> WYODRĘBNIONE INFORMACJE:

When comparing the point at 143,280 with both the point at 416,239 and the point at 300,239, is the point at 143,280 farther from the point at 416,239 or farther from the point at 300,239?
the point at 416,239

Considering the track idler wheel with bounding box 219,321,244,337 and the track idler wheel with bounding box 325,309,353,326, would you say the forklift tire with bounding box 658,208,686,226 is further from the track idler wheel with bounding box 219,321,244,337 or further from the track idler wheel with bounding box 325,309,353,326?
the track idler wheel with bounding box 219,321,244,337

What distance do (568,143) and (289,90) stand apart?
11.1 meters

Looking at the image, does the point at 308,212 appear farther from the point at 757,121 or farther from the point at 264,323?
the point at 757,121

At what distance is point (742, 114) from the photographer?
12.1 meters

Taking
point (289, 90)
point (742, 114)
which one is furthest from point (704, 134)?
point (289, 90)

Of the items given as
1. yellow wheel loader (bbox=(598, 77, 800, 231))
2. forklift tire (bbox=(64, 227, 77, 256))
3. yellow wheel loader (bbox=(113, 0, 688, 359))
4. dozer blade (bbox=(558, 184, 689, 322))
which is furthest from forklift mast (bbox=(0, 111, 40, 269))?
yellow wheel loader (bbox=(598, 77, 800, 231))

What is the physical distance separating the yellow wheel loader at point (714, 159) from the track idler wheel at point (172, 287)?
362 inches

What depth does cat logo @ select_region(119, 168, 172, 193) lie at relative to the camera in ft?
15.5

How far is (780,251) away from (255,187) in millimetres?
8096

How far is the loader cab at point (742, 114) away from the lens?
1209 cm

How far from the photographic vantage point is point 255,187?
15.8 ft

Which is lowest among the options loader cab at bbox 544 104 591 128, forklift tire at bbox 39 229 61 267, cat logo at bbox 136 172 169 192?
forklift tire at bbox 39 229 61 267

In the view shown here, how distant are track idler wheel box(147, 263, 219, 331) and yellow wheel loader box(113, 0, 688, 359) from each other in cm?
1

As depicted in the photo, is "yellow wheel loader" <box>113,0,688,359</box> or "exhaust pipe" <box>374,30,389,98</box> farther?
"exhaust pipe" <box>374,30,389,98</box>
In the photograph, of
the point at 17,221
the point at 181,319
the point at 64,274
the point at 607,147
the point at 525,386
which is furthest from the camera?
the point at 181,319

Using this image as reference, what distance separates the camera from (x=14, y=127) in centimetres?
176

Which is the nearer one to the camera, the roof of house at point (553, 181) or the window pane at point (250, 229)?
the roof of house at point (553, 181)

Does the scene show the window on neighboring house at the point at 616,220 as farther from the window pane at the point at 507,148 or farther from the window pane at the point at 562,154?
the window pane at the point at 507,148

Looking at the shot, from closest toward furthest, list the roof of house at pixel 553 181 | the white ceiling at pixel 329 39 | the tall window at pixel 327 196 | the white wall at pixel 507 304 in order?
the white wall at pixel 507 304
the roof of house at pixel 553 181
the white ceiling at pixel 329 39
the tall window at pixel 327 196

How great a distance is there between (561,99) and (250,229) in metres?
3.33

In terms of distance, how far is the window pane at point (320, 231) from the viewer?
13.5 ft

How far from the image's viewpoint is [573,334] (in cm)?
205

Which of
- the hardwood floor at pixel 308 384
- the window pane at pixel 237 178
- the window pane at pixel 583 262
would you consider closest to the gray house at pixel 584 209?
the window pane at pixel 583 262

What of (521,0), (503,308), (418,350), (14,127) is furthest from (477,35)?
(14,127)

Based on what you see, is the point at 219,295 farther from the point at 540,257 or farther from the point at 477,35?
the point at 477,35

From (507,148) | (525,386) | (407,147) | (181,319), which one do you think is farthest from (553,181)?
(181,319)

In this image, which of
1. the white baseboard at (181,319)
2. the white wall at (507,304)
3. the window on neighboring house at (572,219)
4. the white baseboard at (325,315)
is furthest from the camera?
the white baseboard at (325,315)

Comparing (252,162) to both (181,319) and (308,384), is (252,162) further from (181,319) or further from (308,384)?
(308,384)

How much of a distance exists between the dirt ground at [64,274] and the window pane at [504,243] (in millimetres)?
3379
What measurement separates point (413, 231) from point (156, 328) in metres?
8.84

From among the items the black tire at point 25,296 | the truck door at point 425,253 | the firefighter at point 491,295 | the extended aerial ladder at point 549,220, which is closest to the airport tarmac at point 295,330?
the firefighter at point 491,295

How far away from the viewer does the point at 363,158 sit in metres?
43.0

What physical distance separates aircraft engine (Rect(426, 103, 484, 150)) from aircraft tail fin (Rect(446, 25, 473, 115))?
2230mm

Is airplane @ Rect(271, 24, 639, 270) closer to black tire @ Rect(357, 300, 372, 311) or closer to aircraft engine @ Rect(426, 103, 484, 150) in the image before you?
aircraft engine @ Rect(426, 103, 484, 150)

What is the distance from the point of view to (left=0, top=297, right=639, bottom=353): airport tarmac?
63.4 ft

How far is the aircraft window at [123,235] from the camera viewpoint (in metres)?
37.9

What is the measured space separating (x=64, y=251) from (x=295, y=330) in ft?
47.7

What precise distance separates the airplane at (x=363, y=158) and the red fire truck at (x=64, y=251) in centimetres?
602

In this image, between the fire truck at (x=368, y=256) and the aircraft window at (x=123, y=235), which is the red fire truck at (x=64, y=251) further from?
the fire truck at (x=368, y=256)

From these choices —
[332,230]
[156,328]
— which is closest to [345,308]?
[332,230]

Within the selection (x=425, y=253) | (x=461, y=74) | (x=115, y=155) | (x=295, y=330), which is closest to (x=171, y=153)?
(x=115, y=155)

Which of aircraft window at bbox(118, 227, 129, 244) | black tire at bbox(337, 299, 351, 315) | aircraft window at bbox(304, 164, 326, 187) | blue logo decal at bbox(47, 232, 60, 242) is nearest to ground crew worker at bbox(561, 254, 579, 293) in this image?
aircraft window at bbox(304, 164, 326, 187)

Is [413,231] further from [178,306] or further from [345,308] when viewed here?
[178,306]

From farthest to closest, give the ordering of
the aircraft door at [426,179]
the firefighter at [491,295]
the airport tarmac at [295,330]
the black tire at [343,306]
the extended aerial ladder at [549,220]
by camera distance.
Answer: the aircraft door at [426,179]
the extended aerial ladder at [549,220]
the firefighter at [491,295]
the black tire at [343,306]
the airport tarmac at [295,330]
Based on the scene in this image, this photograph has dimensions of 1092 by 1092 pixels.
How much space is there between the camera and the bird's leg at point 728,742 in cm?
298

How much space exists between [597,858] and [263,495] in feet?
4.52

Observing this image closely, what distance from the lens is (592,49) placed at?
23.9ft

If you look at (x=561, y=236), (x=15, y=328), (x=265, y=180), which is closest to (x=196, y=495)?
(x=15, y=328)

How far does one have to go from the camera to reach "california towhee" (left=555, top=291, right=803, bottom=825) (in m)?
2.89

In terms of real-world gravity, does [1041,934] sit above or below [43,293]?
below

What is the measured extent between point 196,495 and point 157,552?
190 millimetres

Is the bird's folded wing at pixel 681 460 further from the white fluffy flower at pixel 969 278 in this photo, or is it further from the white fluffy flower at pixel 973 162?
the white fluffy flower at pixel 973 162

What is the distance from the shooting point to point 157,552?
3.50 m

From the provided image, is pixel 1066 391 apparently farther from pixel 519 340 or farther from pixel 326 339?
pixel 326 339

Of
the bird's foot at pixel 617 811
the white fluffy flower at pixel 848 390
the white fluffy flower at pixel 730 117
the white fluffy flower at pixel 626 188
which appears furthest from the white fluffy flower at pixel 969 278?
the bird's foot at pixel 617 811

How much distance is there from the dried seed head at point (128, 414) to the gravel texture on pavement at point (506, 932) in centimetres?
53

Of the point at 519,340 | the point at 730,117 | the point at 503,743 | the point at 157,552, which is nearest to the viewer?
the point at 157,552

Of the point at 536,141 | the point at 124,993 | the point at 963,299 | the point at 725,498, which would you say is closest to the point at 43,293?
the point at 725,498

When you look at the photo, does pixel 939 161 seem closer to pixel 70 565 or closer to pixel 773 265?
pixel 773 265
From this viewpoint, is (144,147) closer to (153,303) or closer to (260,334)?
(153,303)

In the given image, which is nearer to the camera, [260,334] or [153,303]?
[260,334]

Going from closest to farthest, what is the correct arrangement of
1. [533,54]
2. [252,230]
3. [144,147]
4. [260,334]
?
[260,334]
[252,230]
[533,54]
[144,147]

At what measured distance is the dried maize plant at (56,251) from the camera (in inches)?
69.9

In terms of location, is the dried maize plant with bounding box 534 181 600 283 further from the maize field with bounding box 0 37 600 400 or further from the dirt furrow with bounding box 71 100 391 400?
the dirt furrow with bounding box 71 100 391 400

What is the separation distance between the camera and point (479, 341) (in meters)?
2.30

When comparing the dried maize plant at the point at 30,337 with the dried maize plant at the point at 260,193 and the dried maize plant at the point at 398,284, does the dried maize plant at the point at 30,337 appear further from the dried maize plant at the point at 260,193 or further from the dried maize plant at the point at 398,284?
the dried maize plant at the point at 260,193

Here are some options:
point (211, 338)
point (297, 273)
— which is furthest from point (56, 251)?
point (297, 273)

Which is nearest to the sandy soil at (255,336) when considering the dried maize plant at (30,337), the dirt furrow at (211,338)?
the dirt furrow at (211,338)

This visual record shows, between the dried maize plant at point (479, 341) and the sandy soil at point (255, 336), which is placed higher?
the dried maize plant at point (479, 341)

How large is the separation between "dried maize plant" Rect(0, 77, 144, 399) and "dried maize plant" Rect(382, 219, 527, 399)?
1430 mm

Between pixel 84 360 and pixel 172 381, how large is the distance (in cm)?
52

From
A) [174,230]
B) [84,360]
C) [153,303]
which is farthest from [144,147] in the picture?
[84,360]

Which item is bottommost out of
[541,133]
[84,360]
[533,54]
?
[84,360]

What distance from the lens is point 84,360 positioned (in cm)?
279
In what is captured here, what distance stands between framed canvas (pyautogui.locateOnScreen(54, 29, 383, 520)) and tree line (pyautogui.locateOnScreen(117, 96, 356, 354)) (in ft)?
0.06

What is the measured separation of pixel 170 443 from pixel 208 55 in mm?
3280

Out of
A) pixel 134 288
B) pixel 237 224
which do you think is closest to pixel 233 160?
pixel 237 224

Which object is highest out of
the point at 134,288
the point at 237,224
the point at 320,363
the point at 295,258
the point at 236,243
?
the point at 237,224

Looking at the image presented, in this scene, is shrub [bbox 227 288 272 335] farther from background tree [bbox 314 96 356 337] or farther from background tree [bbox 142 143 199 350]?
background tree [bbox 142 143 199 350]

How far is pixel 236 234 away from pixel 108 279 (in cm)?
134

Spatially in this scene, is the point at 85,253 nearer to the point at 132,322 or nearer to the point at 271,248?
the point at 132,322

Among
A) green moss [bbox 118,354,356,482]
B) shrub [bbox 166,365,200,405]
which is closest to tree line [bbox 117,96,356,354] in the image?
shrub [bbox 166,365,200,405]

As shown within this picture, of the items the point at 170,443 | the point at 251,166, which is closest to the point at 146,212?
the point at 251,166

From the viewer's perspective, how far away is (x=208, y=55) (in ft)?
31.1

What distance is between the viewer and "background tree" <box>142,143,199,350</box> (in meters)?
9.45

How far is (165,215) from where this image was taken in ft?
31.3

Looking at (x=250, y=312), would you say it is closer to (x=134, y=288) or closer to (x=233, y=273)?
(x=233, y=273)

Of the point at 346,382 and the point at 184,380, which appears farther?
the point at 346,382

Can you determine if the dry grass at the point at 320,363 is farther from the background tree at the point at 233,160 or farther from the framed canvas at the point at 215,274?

> DO ZROBIENIA: Proszę powielić dosłownie fragment powyższej listy, który zaczyna się od jej pierwszego wiersza i kończy wierszem zawierającym „11.1 meters”, łącznie z oboma krańcami.

> ODPOWIEDŹ PONIŻEJ:
When comparing the point at 143,280 with both the point at 416,239 and the point at 300,239, is the point at 143,280 farther from the point at 416,239 or farther from the point at 300,239?
the point at 416,239

Considering the track idler wheel with bounding box 219,321,244,337 and the track idler wheel with bounding box 325,309,353,326, would you say the forklift tire with bounding box 658,208,686,226 is further from the track idler wheel with bounding box 219,321,244,337 or further from the track idler wheel with bounding box 325,309,353,326?
the track idler wheel with bounding box 219,321,244,337

What distance do (568,143) and (289,90) stand apart?
11.1 meters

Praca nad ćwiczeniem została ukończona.